━━━━━ TEKST STRONY
Kobieta w podróży – analiza filmu „Bez dachu i praw”

Pierwsze ujęcie filmu „Bez dachu i praw” Agnès Vardy (1985) wygląda trochę jak wycinek krajobrazu z obrazów XV-wiecznych artystów Italii - Piero della Franceski chociażby. Dzieje się tak ze względu na staranną kompozycję kadru, ale chyba przede wszystkim za sprawą wzgórza z dwoma cyprysami, widocznego w oddali, przy prawej krawędzi ekranu. W sztuce malarskiej taki element kojarzyć się może tylko z jednym: kurhanem, grobem, śmiercią. I rzeczywiście: film rozpoczyna obraz śmierci.

Przypadkowy mężczyzna zbierający suche gałęzie znajduje w rowie martwą dziewczynę. Jak się zaraz okazuje, to Mona Bergeron, główna bohaterka rozpoczynającej się opowieści (znakomita, nagrodzona Cezarem Sandrine Bonnaire). Gdy po raz pierwszy widzimy ją żywą, wyłania się z morza, zupełnie naga, jak Wenus Botticellego, innego XV-wiecznego malarza z Toskanii. Jak Wenus przy narodzinach w morskich wodach, również Mona wydaje się być czysta i niewinna. Przez cały seans będziemy świadkiem jej włóczęg i peregrynacji, drogi od tych „narodzin” w falach morza po śmierć przy „kurhanie” z cyprysami, a jednak pozostanie ona postacią enigmatyczną, nawet jeśli lepiej poznamy jej charakter. A raczej charakterek! Wałęsa się bez celu, zdana na łaskę i niełaskę spotykanych przypadkowo ludzi. Co gorsza, nikomu za pomoc nie dziękuje. Jakby wszystko się jej po prostu należało. Bezczelna! Za nic ma prawa ludzkie i państwowe. I sama decyduje o swoim życiu, o tym gdzie pozostanie na dłużej, kiedy odejdzie w siną dal. O, tak – bezczelna!

Tylko jeden raz będzie inaczej i zostanie zmuszona do odejścia. Sytuacja tym bardziej bolesna, że wymaga opuszczenia jedynego człowieka, z którym nawiąże głębszą więź i którego obdarzy uczuciem. Jest nim Assoun, pewien marokański robotnik. Dopóki pozostaje on sam w winnicy, nic nie stoi na przeszkodzie, by Mona żyła z nim pod jednym dachem. Gdy pojawiają się jednak pozostali pracownicy, nie w smak im, że mają mieszkać z obcą, młodą kobietą.
━━━━━━━━━━
[CEL ĆWICZENIA]: Powtórz dosłownie fragment analizy filmu zamieszczonej powyżej: wszystko od „Pierwsze ujęcie filmu” aż do „rozpoczyna obraz śmierci.”.
━━━━━ WIERSZE
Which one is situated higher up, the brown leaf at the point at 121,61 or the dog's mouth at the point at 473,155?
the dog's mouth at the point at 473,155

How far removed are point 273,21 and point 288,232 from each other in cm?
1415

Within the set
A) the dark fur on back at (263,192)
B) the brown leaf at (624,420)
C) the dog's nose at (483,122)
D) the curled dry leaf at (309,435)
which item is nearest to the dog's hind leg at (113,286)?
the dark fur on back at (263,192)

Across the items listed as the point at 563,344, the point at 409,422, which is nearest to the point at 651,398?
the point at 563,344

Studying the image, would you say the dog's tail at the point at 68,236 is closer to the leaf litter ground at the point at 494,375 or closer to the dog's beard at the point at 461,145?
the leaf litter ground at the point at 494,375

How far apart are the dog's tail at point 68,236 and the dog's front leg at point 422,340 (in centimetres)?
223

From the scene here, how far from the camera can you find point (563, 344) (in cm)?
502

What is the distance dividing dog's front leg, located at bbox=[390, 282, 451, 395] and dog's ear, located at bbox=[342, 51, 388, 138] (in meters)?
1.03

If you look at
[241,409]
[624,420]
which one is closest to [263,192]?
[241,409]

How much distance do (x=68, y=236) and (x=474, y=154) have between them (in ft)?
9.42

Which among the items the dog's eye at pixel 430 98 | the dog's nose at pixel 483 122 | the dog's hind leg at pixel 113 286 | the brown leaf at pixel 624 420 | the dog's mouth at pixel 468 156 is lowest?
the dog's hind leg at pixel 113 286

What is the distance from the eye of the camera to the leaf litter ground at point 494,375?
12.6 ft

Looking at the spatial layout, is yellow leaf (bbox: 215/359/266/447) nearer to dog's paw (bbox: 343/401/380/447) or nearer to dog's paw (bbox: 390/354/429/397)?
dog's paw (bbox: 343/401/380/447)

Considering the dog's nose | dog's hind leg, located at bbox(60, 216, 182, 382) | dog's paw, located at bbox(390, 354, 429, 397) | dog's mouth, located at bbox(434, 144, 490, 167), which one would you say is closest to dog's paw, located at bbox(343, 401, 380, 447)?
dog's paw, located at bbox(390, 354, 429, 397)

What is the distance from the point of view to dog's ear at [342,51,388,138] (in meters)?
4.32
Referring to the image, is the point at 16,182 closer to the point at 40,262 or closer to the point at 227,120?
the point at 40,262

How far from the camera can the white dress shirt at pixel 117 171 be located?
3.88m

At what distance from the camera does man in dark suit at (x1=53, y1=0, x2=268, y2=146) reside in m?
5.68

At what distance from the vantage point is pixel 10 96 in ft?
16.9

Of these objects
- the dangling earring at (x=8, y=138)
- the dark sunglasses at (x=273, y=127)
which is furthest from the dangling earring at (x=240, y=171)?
━━━━━━━━━━
[ODPOWIEDŹ PISEMNA]:
Pierwsze ujęcie filmu „Bez dachu i praw” Agnès Vardy (1985) wygląda trochę jak wycinek krajobrazu z obrazów XV-wiecznych artystów Italii - Piero della Franceski chociażby. Dzieje się tak ze względu na staranną kompozycję kadru, ale chyba przede wszystkim za sprawą wzgórza z dwoma cyprysami, widocznego w oddali, przy prawej krawędzi ekranu. W sztuce malarskiej taki element kojarzyć się może tylko z jednym: kurhanem, grobem, śmiercią. I rzeczywiście: film rozpoczyna obraz śmierci.